I recently picked up one of the magfences from Carter and I love it. It is so easy to position the fence and then activate the magnets to lock it into place. 

I have seen that you can buy just he magnets and use those in your own fence build. I also have a feather board with the same magnets and love using it in the band saw, table saw, and even the jointer.


----------



## Malamute (Jan 30, 2013)

Wow Woodnthings that is some pretty quick and easy work. Looks like it would be effective until I can make something more permanent. I'll look at it Masterjer, my goal is to not spend a fortune on one.


----------



## biggeorge50 (Apr 27, 2009)

I just use a straight board clamped to the table.


----------



## Malamute (Jan 30, 2013)

I actually think I will just do the same. I probably won't resaw too often but needed the height for something else. I would like to have a larger table size on the saw though since I will be cutting larger pieces, does anyone have any ideas for that?
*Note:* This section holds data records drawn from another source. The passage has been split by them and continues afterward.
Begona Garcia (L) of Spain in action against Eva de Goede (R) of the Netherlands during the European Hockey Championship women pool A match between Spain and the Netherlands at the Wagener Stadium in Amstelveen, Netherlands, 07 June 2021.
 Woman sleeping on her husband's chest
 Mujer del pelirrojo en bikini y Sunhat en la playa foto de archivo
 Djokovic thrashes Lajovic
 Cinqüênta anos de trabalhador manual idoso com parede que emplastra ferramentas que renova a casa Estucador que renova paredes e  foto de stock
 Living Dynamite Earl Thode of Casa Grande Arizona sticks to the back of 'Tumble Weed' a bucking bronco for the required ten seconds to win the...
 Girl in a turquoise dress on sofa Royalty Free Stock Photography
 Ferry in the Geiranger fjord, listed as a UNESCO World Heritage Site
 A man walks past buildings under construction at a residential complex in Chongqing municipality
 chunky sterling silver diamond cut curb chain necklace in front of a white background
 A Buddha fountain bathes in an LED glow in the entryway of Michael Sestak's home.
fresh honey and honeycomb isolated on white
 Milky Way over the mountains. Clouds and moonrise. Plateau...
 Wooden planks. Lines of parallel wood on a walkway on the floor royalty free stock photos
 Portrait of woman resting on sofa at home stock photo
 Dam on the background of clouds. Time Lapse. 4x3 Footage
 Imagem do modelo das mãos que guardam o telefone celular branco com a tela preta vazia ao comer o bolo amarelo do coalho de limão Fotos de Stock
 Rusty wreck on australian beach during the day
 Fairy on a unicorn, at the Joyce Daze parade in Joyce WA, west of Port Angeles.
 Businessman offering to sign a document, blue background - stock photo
Thank you by the way for the info, it helped me realize how simple the solution was!


----------



## Al B Thayer (Dec 10, 2011)

Malamute said:


> I actually think I will just do the same. I probably won't resaw too often but needed the height for something else. I would like to have a larger table size on the saw though since I will be cutting larger pieces, does anyone have any ideas for that?
> 
> Thank you by the way for the info, it helped me realize how simple the solution was!


Actually the fence is only part of what is needed to resaw. The right blade makes a big difference. Without it, resawing with a fence is almost impossible.

Al

Nails only hold themselves.


----------



## Malamute (Jan 30, 2013)

What blades are recommended for resawing? Is there one that can be used for both general purpose cutting as well as resawing?


----------



## Al B Thayer (Dec 10, 2011)

Malamute said:


> What blades are recommended for resawing? Is there one that can be used for both general purpose cutting as well as resawing?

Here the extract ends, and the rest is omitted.